## TO DO
A – Mark each statement below yes or no according to the summary of the eigenfunction localization paper, and quote the words that decide it. (i) The eigenfunctions were computed with the finite element method in MATLAB. (ii) The eigenfunctions studied are Dirichlet eigenfunctions. (iii) The analysis centers on eigenfunctions with high eigenvalues.
B – Write the next part of the summary of the eigenfunction localization paper, starting after its final point.

## SELECTED EXTRACT
Steven Heilman, Robert S. Strichartz|ArXiv.org|Sep 4, 2009
Quantum chaos and dynamical systems24 references20 citations
TL;DR

This paper presents numerically computed, highly localized Neumann eigenfunctions on planar domains with symmetry-induced localization at low eigenvalues. Using finite element methods on symmetric 'rooms and passages' domains like the 'smiley' and 'cow' shapes, the authors demonstrate that eigenfunctions can be strongly localized in one region despite being global solutions, with $L^2$ and $L^∞$ norms off the main region decaying as power laws in the connection width $h$, revealing unexpected localization without high-frequency asymptotics.

ABSTRACT

This expository note explores Laplacian eigenfunction localization for compact domains. We work in the context of a particular numerically determined, localized, low frequency eigenfunction.

Motivation & Objective

  • To investigate the existence and nature of localized eigenfunctions for the Laplacian on planar domains with low eigenvalues, challenging the assumption that localization only occurs at high frequencies.
  • To demonstrate that symmetry—specifically skew-symmetric eigenfunctions on a symmetric subdomain—can lead to strong spatial localization in the eigenfunction's support.
  • To provide numerical evidence of localization using finite element methods on domains like the 'smiley' and 'cow' shapes with narrow connecting passages.
  • To quantify the degree of localization via $L^2$ and $L^\infty$ norms on the complement of the primary domain, showing power-law scaling with passage height $h$.
  • To challenge the prevailing view that eigenfunction localization is exclusive to high-frequency or chaotic systems, showing it can occur robustly at low frequencies via geometric and symmetry constraints.

Proposed method

  • The study uses the finite element method in MATLAB to numerically compute Neumann eigenfunctions on planar domains with two symmetric rooms connected by a narrow passage.
  • Domains are constructed such that one room $\Omega_1$ has a line of symmetry $L$, and eigenfunctions on $\Omega_1$ are chosen to be skew-symmetric with respect to reflection across $L$.
  • Such skew-symmetric eigenfunctions vanish along $L$, and if $L$ intersects the boundary at a corner, the function and its gradient vanish at that point, reducing amplitude near the junction.
  • The localization is quantified by measuring the $L^2$ and $L^\infty$ norms of the eigenfunction on $\Omega \setminus \Omega_1$, the complement of the primary domain.
  • Log-log plots of these norms versus the passage height $h$ are used to infer power-law scaling relationships, with best-fit power laws extracted from numerical data.
  • The analysis focuses on eigenfunctions with low to moderate eigenvalues, contrasting with typical high-frequency localization phenomena in quantum chaos.

## SOURCE DATA
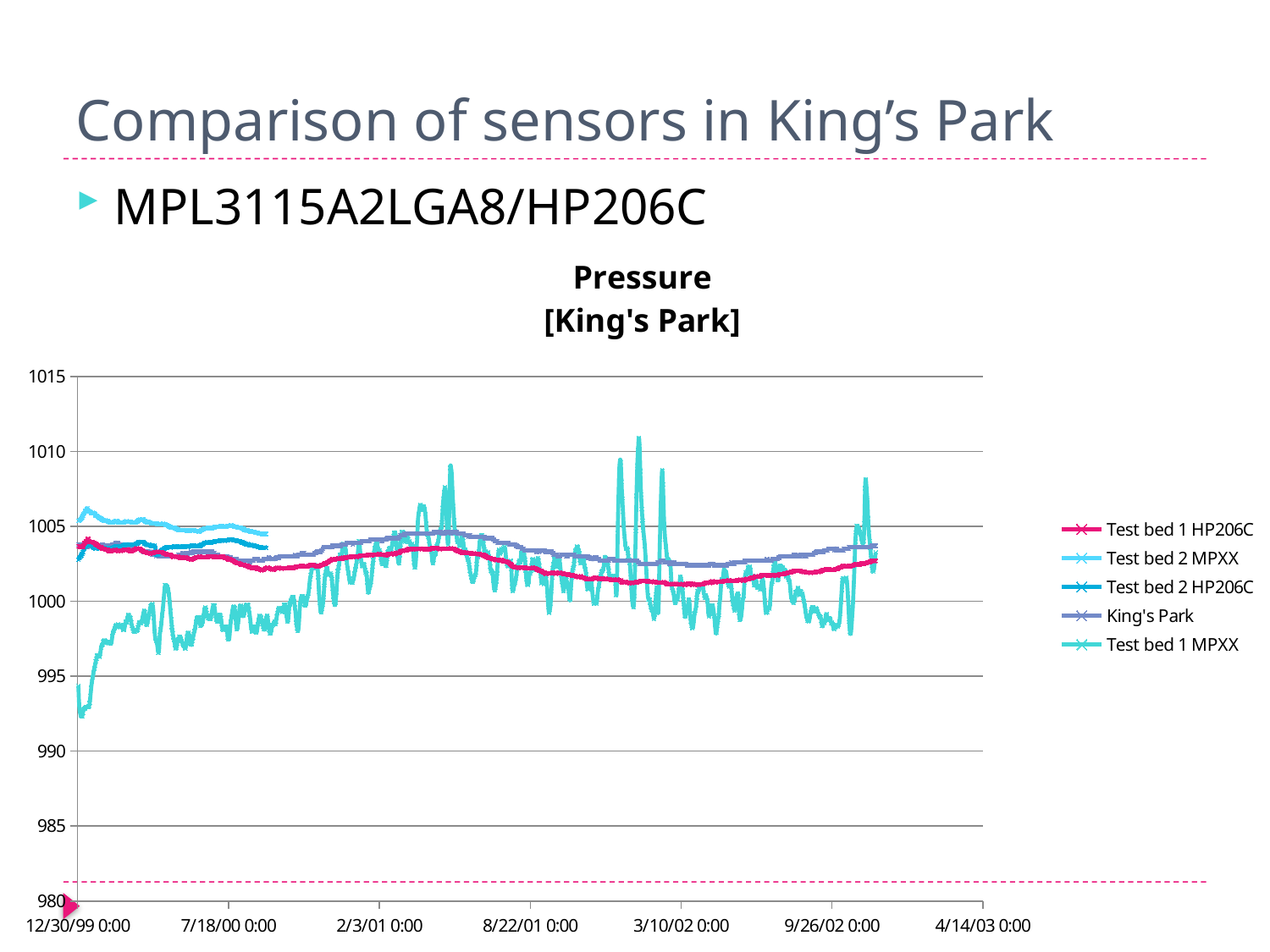
Which series is drawn in pink/magenta in the legend? Test bed 1 HP206C Is the lowest value of Test bed 1 MPXX greater or less than 995? less How many date labels are shown on the x axis? 7 Which series reaches the highest peak on the chart? Test bed 1 MPXX Is the highest peak of Test bed 1 MPXX greater or less than 1005? greater Is the value of Test bed 2 MPXX at 12/30/99 0:00 greater or less than 1000? greater What is the title of the chart? Pressure [King's Park] What kind of chart is shown on the slide? line chart How many series does the legend list? 5 Which series reaches the lowest value on the chart? Test bed 1 MPXX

## ANSWERS PROVIDED
A –
(i) Yes: "The study uses the finite element method in MATLAB to numerically compute Neumann eigenfunctions on planar domains"
(ii) No: "numerically compute Neumann eigenfunctions"
(iii) No: "The analysis focuses on eigenfunctions with low to moderate eigenvalues"

B –
Experimental results

Research questions

  • RQ1Can eigenfunctions of the Laplacian be significantly localized in space at low eigenvalues due to geometric and symmetry constraints?
  • RQ2To what extent does the presence of a symmetric subdomain with skew-symmetric eigenfunctions lead to localization in the full domain?
  • RQ3How does the degree of localization scale with the geometric parameter $h$, the height of the connecting passage between two rooms?
  • RQ4Are there measurable power-law relationships between localization norms ($L^2$ and $L^\infty$) and the passage width $h$ in symmetric domains?
  • RQ5Why do such localized eigenfunctions not appear in generic domains, and what structural features (e.g., symmetry, corner singularities) are essential?

Key findings

  • For the 'smiley' domain, the $L^2$ norm of the fifth eigenfunction on $\Omega \setminus \Omega_1$ scales as $y = 11.254x^{3.9087}$ with respect to passage height $h$, indicating strong localization.
  • In the same domain, the $L^\infty$ norm of the fifth eigenfunction decays as $y = 4.1735x^{3.2959}$, further confirming uniform localization.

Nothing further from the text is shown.